Starting at the line that contains "From where the" and ending with the last line of the data, replace "closer" with "nearer" and write those lines out again with nothing else changed. Leave the pictures out of your answer.

-- start of Recorded data --

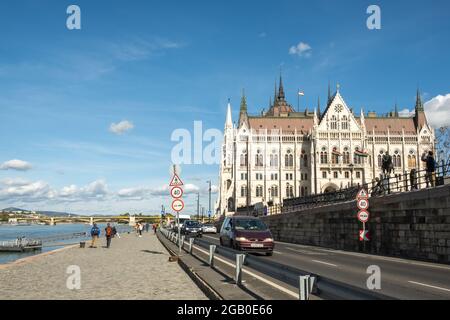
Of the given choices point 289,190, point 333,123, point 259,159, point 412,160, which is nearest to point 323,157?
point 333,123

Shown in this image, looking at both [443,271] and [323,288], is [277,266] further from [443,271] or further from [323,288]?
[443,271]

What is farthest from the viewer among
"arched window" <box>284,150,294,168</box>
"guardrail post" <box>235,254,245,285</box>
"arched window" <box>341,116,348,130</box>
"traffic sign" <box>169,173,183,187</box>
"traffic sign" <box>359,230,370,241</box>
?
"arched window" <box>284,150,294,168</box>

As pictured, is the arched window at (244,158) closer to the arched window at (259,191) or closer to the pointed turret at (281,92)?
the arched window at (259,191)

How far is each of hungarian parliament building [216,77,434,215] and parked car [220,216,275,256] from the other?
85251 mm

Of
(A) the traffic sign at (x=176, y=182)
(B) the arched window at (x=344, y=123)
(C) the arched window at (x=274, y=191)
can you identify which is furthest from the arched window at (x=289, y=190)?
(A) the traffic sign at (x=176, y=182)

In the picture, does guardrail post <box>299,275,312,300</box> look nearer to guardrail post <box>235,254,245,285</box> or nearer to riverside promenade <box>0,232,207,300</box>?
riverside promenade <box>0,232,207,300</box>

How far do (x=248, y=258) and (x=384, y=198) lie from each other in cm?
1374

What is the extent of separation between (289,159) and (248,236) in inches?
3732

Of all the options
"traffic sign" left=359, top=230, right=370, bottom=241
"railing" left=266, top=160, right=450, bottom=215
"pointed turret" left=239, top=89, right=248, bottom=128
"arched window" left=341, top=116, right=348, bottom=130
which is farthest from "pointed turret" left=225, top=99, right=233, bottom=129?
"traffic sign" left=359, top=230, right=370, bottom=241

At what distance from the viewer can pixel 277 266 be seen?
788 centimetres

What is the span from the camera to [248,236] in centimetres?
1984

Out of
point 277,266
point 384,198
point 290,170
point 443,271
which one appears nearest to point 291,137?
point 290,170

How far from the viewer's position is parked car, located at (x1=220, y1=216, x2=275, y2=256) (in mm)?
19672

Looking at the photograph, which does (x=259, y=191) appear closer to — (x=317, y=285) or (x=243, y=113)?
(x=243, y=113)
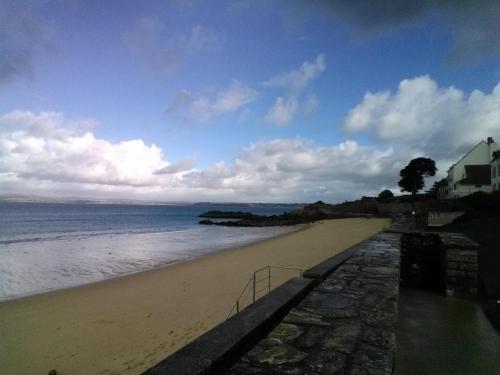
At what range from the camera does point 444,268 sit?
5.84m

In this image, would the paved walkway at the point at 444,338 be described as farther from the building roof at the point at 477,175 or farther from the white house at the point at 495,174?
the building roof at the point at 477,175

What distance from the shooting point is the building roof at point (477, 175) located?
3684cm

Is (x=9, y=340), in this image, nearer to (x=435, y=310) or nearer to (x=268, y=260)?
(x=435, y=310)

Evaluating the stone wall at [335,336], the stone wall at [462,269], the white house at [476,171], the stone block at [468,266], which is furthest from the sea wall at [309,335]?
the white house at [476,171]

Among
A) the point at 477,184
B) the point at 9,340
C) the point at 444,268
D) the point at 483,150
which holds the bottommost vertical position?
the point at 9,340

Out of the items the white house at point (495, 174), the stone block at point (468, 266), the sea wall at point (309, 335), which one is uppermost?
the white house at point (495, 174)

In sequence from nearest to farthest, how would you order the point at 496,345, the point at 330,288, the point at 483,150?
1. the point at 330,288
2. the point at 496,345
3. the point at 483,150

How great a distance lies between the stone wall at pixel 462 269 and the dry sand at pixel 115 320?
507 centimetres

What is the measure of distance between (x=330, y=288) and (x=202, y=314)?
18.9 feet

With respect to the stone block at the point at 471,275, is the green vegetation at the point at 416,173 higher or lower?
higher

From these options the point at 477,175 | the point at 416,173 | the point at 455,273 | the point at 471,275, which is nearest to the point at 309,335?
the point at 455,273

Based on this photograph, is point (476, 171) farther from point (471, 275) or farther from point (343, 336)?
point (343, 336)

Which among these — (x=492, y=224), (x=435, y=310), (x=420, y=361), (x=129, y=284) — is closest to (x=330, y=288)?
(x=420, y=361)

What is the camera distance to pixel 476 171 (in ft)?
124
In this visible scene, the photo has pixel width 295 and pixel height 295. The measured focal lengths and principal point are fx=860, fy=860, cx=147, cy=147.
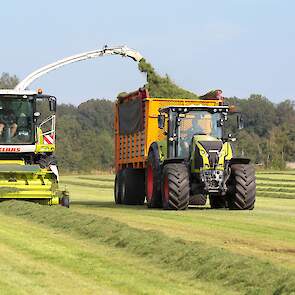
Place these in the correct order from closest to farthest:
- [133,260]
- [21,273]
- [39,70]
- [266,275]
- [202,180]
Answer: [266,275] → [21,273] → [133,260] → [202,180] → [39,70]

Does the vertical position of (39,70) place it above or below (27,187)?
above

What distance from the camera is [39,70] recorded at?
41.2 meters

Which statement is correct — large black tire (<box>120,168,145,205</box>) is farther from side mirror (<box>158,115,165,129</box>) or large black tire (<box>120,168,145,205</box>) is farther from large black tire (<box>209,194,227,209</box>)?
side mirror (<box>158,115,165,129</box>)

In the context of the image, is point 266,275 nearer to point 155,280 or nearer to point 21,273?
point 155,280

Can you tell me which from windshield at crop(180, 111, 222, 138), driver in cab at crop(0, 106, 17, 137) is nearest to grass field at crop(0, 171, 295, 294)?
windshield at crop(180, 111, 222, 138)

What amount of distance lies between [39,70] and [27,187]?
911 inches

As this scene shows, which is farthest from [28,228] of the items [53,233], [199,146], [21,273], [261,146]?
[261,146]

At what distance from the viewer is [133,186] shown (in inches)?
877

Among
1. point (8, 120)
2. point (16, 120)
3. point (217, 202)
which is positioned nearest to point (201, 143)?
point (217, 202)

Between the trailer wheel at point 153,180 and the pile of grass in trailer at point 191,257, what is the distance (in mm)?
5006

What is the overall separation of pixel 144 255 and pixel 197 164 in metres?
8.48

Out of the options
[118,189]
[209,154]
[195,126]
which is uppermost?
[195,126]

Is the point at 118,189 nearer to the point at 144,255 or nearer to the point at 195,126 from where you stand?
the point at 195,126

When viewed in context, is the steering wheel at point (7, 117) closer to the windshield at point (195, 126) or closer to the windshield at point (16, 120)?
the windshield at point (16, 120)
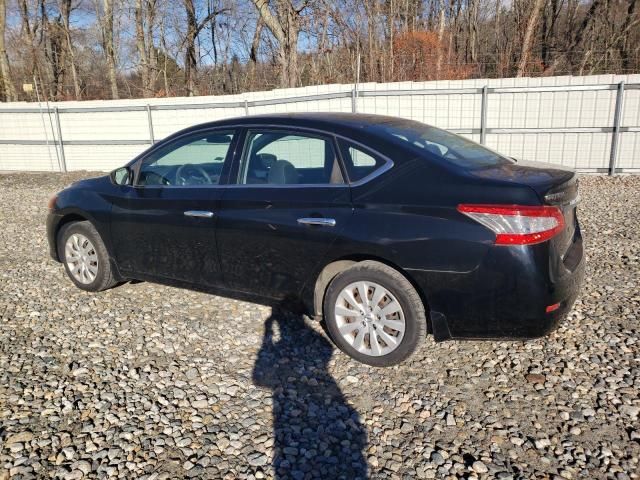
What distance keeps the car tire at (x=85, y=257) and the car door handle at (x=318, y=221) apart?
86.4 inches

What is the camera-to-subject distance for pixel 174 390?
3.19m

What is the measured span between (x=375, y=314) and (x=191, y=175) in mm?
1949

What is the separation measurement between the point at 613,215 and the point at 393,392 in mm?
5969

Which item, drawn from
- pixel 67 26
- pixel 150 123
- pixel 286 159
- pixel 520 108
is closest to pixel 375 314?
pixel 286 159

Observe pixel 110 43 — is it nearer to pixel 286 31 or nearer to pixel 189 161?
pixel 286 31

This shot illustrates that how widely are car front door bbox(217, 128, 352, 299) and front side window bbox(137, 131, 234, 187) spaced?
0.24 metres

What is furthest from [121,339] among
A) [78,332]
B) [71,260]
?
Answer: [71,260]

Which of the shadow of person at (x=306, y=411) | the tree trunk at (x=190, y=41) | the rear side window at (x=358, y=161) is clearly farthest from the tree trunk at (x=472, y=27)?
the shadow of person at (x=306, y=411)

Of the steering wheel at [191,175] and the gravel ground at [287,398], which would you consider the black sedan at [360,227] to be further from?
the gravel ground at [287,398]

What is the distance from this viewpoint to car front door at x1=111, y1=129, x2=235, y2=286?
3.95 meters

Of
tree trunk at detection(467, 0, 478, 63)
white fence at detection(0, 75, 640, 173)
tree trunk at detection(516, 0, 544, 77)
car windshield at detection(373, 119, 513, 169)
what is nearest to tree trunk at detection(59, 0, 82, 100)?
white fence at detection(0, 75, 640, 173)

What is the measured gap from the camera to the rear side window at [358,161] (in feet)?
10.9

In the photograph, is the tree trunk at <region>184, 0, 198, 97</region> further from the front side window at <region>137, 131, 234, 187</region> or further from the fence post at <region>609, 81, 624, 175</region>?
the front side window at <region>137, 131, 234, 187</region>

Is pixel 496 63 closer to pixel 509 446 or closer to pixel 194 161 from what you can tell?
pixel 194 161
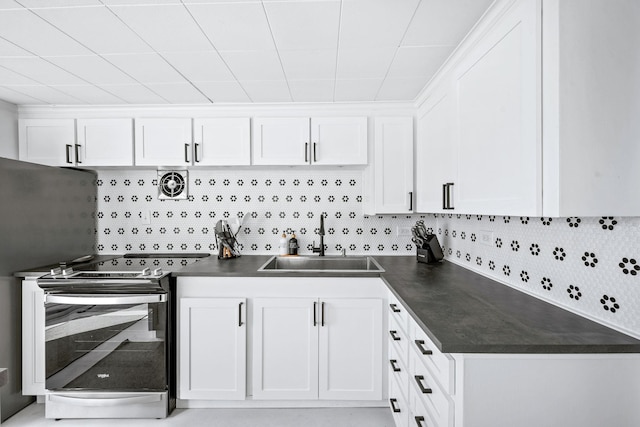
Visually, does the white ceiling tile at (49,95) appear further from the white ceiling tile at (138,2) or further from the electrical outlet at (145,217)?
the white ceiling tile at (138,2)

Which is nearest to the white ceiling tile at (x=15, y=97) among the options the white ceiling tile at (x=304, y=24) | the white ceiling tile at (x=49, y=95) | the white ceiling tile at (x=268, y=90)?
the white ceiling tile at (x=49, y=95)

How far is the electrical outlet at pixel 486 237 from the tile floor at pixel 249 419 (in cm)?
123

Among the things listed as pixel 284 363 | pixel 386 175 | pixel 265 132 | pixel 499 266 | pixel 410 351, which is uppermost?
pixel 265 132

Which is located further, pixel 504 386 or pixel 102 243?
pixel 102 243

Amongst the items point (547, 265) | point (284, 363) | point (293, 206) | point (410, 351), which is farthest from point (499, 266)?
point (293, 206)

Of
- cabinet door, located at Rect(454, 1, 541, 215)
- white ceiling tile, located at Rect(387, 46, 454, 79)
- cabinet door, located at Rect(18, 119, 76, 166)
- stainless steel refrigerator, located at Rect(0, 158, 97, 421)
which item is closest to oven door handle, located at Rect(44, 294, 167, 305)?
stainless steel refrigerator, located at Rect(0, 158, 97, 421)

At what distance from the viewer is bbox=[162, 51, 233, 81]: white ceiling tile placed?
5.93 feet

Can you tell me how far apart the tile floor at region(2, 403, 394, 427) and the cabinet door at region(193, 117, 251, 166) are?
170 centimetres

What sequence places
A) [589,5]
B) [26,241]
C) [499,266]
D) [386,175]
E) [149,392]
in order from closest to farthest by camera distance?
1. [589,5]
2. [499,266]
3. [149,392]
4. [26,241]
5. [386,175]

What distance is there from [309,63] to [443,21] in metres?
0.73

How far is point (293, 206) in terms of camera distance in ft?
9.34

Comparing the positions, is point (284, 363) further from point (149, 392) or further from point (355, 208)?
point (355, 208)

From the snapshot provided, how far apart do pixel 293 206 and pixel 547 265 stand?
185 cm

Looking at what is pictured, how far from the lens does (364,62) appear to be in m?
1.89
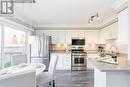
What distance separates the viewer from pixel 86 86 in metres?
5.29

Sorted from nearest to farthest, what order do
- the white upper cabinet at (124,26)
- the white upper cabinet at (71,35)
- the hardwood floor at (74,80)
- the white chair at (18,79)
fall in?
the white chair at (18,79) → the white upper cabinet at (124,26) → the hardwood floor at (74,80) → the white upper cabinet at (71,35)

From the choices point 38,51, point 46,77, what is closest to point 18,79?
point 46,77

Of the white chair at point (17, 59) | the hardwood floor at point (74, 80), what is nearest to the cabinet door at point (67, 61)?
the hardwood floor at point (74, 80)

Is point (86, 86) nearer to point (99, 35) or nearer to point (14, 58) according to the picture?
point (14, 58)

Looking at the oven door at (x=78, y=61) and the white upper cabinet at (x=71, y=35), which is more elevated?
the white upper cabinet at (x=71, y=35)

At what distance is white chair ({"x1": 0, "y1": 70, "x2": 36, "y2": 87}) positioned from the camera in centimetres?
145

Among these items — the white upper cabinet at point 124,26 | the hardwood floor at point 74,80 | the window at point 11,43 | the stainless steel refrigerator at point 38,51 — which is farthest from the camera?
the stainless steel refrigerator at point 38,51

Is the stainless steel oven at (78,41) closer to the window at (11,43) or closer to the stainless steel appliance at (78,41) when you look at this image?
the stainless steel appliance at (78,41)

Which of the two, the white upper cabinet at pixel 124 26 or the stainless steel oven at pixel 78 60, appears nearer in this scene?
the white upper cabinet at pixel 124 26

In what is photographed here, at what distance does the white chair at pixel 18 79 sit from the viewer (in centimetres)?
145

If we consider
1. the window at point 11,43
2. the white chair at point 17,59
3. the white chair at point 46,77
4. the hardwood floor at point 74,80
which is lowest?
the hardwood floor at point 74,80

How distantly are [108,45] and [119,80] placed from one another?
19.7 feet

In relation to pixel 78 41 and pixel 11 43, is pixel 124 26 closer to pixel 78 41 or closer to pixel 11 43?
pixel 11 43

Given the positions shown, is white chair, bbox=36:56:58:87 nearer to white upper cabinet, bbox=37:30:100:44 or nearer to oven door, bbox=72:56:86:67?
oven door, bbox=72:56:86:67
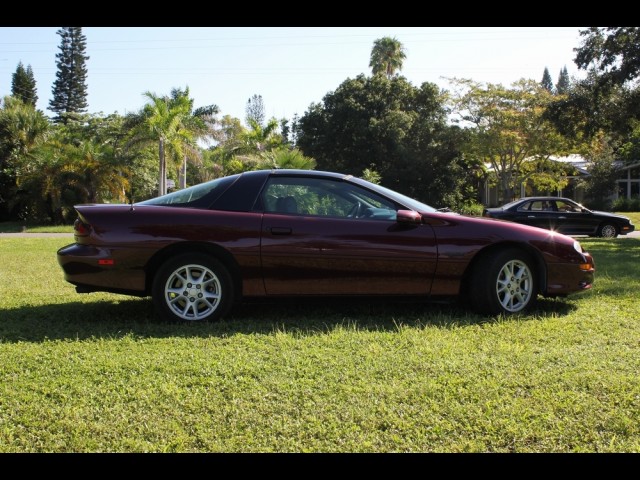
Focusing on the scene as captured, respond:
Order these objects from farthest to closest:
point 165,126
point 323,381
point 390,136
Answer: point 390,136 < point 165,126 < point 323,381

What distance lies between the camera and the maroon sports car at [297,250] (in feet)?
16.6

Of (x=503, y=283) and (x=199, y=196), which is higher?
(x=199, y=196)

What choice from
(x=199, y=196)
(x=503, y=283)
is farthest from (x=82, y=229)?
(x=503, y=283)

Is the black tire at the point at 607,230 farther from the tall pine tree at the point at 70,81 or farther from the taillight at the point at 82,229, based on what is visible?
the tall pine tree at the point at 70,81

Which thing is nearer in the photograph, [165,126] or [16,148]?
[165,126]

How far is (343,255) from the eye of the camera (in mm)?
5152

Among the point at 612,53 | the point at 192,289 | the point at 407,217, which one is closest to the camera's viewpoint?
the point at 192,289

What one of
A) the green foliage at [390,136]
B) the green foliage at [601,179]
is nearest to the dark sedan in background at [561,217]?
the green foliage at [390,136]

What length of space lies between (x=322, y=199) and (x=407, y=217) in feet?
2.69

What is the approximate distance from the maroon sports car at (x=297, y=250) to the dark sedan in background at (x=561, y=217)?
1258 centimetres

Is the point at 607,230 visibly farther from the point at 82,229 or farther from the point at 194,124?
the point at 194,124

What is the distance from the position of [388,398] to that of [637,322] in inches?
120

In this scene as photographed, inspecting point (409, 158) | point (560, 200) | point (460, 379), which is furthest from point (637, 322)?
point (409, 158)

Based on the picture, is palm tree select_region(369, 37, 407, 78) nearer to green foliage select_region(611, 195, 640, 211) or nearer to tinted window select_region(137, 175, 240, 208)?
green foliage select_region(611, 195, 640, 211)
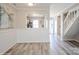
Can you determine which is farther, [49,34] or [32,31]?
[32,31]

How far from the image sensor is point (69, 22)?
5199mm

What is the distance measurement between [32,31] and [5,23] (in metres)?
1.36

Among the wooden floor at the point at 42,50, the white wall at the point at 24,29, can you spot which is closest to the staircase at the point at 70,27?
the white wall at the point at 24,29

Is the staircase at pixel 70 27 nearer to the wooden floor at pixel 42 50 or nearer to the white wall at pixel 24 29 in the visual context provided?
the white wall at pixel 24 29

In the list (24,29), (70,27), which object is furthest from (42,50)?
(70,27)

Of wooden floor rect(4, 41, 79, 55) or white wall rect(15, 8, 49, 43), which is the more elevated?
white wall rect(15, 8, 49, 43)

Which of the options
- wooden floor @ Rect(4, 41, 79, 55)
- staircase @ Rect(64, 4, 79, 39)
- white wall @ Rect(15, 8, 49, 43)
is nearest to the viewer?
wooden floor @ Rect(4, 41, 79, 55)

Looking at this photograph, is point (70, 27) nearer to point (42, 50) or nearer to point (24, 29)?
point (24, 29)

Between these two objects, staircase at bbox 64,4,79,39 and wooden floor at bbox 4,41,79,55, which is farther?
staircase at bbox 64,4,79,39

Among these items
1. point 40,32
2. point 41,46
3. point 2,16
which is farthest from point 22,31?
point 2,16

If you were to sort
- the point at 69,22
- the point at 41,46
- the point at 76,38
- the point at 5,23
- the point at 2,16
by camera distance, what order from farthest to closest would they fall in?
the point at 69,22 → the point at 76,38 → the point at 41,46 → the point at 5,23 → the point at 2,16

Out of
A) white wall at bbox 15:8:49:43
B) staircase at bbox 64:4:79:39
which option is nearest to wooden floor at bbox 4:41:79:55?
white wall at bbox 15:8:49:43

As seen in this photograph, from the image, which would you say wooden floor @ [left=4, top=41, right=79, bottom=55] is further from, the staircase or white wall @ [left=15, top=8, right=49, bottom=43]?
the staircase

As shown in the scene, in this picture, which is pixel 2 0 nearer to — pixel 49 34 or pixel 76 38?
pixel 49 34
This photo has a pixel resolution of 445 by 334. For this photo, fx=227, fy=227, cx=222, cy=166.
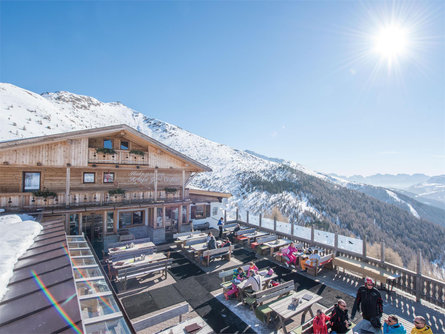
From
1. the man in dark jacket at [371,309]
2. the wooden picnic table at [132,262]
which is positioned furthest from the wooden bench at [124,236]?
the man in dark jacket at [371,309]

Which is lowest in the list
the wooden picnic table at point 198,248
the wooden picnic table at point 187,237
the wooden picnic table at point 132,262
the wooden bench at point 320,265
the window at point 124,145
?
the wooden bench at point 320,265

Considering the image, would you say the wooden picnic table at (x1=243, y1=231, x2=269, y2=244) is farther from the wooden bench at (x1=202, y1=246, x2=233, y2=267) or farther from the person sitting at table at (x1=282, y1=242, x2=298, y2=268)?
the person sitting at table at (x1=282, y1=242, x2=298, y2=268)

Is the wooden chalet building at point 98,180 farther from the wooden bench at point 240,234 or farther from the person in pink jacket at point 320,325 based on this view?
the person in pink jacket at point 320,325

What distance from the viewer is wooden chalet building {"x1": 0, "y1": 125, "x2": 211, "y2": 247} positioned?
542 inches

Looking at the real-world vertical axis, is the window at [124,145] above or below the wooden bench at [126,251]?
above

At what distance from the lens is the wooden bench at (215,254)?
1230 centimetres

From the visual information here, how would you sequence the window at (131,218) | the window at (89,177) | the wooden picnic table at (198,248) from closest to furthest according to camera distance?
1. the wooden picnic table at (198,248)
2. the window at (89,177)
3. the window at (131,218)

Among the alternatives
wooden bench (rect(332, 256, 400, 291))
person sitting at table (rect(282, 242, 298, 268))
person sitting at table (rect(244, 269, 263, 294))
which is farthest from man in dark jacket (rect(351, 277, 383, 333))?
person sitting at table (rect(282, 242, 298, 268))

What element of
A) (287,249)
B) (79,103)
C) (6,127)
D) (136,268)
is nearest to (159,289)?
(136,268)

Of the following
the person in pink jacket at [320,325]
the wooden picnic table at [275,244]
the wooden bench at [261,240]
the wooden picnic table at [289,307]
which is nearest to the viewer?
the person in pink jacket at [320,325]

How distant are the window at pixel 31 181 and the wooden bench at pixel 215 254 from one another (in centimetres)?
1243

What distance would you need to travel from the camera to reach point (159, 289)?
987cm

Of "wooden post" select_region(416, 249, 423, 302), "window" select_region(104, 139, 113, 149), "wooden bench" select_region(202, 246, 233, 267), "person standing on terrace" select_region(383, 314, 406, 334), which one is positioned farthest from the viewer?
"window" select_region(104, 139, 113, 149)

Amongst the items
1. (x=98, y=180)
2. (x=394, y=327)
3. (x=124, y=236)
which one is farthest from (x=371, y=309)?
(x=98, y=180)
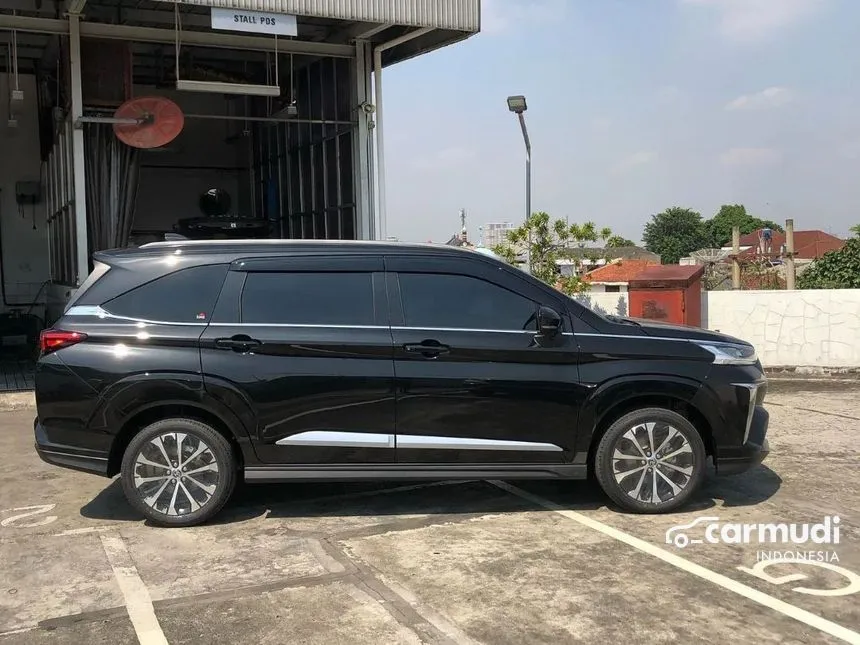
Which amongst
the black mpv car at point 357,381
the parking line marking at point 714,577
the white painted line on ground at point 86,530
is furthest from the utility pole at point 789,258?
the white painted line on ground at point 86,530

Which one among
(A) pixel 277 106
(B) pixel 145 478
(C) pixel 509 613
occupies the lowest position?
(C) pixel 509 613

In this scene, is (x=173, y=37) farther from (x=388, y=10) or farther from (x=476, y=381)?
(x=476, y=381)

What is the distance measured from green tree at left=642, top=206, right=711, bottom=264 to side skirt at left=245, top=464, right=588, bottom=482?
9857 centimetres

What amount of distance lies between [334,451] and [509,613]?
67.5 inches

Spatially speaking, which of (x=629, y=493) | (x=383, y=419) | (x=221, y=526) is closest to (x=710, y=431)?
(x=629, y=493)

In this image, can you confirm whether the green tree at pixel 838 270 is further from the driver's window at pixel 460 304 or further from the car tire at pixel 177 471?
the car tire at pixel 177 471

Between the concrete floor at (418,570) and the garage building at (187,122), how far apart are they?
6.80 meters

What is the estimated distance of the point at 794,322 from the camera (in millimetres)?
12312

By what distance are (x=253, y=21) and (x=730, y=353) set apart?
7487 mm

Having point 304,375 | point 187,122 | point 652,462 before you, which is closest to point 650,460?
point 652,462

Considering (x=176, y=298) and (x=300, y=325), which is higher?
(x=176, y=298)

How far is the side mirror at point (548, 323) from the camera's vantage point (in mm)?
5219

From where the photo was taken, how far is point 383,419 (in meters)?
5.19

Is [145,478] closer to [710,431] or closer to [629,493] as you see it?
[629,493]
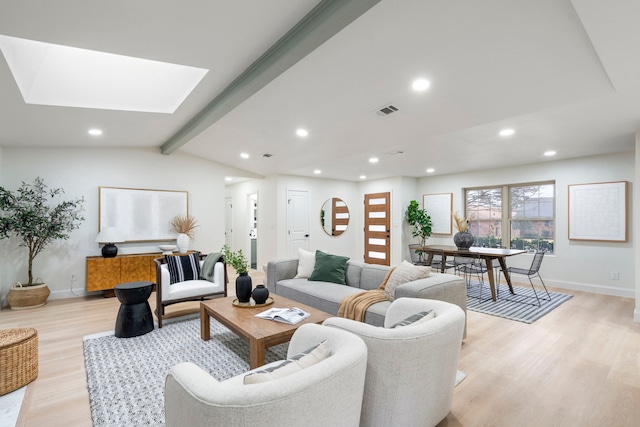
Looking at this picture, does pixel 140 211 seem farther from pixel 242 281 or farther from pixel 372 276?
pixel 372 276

-- end of Recorded data --

[The completed task]:
From where the photo was taken, how far is point 383,419 (in meters)?
5.19

Is [145,478] nearer to [710,431] or nearer to [629,493] as you see it?
[629,493]
Looking at this picture, does pixel 140 211 seem farther from pixel 242 281 or farther from pixel 372 276?
pixel 372 276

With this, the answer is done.